Work to do:
Report every line in the entries below that contains the word "farthest", copying each such line in full.

Data extract:

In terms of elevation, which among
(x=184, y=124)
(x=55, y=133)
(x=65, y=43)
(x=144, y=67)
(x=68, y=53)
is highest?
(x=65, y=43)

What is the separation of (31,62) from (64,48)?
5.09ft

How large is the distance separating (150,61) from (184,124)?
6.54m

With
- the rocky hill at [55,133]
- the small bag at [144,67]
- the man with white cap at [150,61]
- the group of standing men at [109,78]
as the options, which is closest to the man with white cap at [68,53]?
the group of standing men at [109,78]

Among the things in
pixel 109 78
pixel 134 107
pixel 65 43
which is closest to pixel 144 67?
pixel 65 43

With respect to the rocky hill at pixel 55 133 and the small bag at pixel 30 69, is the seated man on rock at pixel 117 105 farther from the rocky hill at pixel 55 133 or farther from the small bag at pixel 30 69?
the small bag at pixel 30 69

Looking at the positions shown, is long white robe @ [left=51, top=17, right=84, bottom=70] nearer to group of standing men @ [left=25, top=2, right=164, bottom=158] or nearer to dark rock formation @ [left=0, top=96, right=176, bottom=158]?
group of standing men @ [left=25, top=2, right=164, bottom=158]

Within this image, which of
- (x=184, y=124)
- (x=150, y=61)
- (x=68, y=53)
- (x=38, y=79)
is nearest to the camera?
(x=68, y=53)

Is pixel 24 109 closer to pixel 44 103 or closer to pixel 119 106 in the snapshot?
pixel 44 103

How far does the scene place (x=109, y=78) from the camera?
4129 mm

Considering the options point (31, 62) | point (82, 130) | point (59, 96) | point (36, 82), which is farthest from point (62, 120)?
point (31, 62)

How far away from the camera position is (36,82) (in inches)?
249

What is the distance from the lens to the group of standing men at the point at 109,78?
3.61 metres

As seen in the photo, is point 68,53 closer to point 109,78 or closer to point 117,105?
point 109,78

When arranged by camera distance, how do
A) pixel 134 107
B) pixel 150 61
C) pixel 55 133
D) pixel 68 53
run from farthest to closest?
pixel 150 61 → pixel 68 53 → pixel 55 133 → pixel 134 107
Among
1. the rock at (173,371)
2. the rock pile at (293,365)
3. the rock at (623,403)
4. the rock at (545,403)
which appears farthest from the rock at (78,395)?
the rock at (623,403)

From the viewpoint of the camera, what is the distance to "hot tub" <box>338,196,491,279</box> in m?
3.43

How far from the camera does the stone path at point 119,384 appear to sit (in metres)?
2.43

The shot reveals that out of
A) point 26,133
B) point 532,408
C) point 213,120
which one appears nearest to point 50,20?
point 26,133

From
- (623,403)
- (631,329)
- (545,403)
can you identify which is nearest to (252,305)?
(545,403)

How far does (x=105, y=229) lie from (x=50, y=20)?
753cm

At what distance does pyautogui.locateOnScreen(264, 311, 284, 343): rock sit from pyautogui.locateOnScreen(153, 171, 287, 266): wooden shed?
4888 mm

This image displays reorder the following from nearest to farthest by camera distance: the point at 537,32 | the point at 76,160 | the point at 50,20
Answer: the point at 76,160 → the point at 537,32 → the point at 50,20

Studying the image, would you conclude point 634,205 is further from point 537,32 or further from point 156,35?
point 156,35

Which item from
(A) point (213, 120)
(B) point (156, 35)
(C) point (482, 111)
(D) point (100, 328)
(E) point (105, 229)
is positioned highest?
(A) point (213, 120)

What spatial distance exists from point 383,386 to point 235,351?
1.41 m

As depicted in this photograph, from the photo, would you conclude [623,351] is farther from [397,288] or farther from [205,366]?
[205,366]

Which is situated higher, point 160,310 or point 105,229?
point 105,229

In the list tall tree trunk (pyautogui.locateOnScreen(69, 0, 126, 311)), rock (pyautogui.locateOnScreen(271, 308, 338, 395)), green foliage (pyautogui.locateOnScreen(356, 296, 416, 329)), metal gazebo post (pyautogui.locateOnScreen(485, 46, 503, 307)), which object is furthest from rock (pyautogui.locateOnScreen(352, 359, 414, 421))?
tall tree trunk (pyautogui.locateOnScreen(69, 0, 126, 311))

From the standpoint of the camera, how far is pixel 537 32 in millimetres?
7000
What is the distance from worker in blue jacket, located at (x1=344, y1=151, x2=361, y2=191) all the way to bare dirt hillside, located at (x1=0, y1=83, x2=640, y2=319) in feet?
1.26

Exercise response:
Considering the options point (31, 62) | point (82, 130) | point (59, 96) | point (36, 82), which is farthest from point (62, 120)?
run from farthest to closest?
which appears farthest from the rock at (78,395)?
This image displays reorder the following from nearest to farthest by camera distance: the point at 537,32 | the point at 76,160 | the point at 50,20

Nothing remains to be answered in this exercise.